Since I'm implementing this in a given DFT package, I make use of the existing eigensolver routine. All numerics are done by ScaLAPACK. It first computes the Cholesky factorization of the overlap matrix $S_{ij}=\langle\phi_i|\phi_j\rangle$: $$ S = U^TU $$ where $U$ is the upper triangular matrix. In the next step, $U$ is inverted for further usage. It then solves the eigenvalue problem for the transformed hamilton matrix $$ \mathcal{H}' = U^{-\dagger}\mathcal{H}\,U^{-1} $$ which yields the eigenvectors $V'$. This is done since we have a generalized eigenvalue problem because a non-orthogonal basis set is used.
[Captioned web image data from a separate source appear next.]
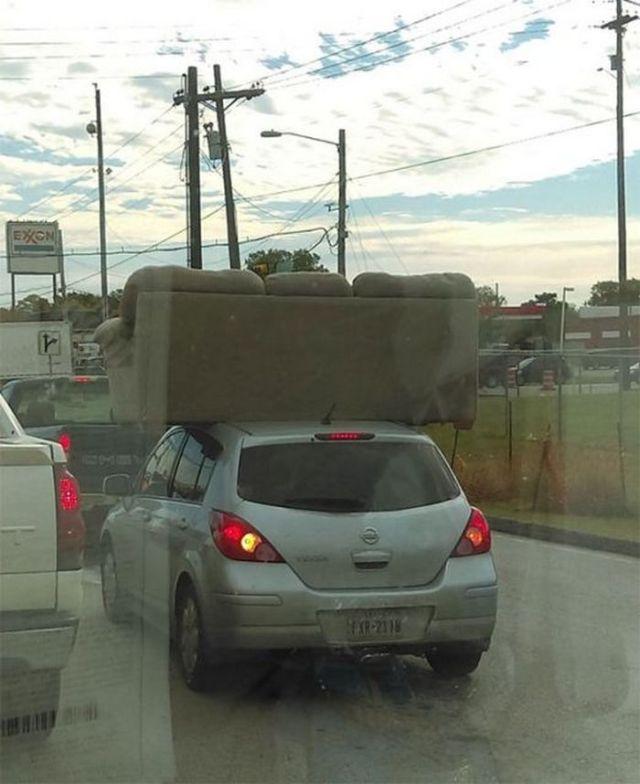 диван на крыше автомобиля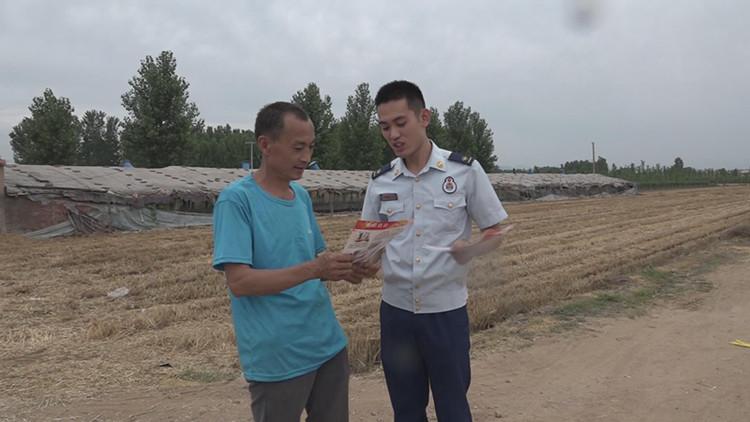 35秒|潍坊临朐麦收防火宣传走进田间地头 确保小麦颗粒归仓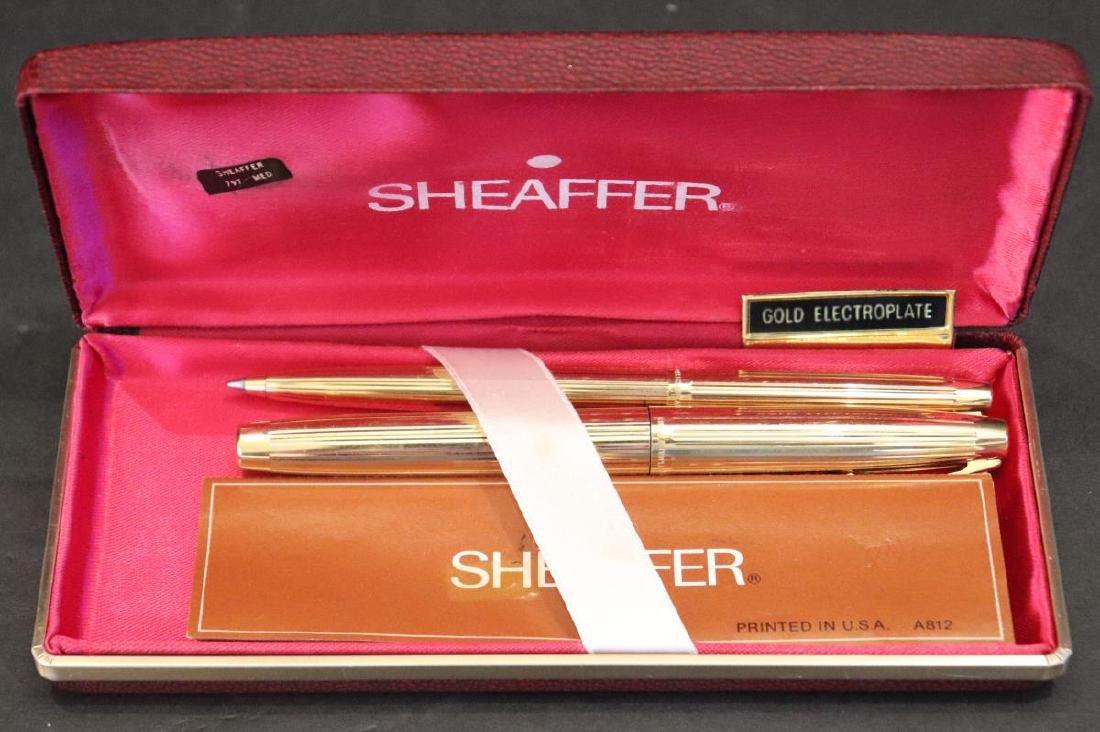 Vintage Sheaffer 585 Fountain & Ballpoint Pen Set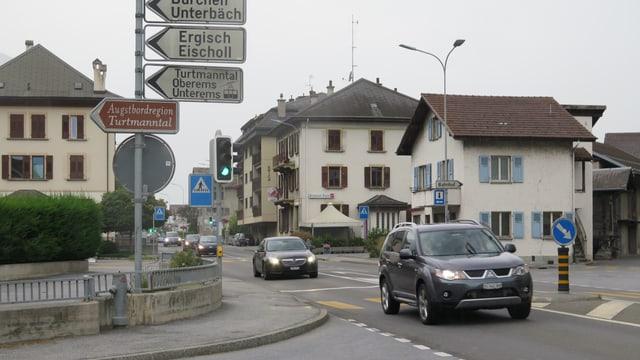 Autos auf der Kantonsstrasse in Turtmann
The eigenvectors are afterwards backtransformed via $$ V = U^{-1} V'. $$

I tried to calculate $(*)$ by inverting $V$ which needs a LU decomposition since $V$ is a non-hermitian matrix. This turned out to be unstable after some iterations although it initially produced correct results.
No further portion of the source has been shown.